No meio do caminho...
O fato é: uma agência do banco Bradesco, localizada em um bairro nobre da cidade de Manaus, resolveu ornamentar sua calçada com pedras pontiagudas, distribuídas a intervalos de menos de vinte centímetros umas das outras, a fim de impedir que os mendigos permaneçam desfrutando da sombra do local que antes ocupavam nos horários de almoço e à noite.
Enxotados os "problemas" da calçada, o dia poderia ter sido salvo (e quem sabe até a nação, com tamanha ideia!), mas a verdade é que as pedras de antes - os mendigos - provavelmente causavam muito menos transtorno do que fazem as pedras literais de agora. Porque, embora os indigentes já não descansem à sombra da agência (o que, para muitos, pode representar alívio, conforto e até segurança), a possibilidade de ir e vir também foi cerceada.
O acesso à agência acabou dificultado a qualquer transeunte, indistintamente. E é provável que assim se gerem mais transtornos do que antes fazia meia-dúzia de pessoas escoradas numa calçada. Pense nas dificuldades que agora terão, para se locomover por ali, os idosos e indivíduos com limitações físicas...

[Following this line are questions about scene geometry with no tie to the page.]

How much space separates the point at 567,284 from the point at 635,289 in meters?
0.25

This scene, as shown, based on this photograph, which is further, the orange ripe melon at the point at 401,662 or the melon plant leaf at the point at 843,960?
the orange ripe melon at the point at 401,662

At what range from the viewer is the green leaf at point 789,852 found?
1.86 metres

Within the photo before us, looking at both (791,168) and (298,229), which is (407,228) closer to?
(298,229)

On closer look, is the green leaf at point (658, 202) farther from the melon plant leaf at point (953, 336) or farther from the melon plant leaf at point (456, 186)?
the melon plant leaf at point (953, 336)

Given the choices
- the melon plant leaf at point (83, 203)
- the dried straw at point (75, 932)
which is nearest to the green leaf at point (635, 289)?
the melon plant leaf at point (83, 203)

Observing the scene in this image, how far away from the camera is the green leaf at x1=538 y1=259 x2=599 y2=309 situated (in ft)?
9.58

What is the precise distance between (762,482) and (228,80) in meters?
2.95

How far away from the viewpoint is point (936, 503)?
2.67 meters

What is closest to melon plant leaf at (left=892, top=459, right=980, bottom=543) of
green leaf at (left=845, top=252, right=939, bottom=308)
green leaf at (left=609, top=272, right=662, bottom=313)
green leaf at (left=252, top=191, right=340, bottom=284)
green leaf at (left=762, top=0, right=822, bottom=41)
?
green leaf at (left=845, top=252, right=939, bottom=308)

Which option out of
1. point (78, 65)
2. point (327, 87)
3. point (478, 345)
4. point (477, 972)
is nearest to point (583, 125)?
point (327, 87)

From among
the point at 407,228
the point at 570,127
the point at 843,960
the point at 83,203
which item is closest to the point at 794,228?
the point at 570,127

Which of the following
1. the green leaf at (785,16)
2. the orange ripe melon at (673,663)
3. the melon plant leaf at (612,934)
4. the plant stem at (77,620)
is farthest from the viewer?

É essencial percebermos que essas medidas de "higienização social", tão abruptas, irrefletidas e hostis, não promovem nada além de dissabores e desarranjos. Causava mal ter de encarar, diariamente, uma porção de cidadãos a mendigar? A cena era, ao menos, uma chamada à realidade, uma sacudidela. "Ei! Enquanto uns têm tanto, outros têm tão pouco...". Mas, agora, com nossas vistas limpas, podemos voltar à cegueira. É incrível a facilidade com que suprimimos a consciência de tudo o que está errado ao nosso redor, em nome de um conforto desleal.
Enxotar os moradores de rua não conserta nada, só piora. Alivia a vista dos clientes do banco, talvez, e deixa a fachada da loja "arejada", mas a troco de quê? A troco de um espaço urbano intrafegável, de moradores de rua zangados com a falta de respeito (sim, de respeito, pois não são pragas a serem exterminadas), e de uma ridícula exposição de burrice por parte da iniciativa privada.
Sem qualquer dúvida, a maior incivilidade não está naqueles que, por opção ou falta de escolha, foram marginalizados, tendo as calçadas como camas e os alpendres das construções alheias como teto de casa. Incivilidade mesmo é impedir o ir e vir, e, pior ainda, tirar a sombra de quem antes não deveria incomodar mais do que agora fazem essas malditas pedras no caminho. Pedras que, por sinal, terminam de estragar o dia e a urbanidade da vida dando fé de que, além de esnobes, também somos tiranos potencialmente cafonas.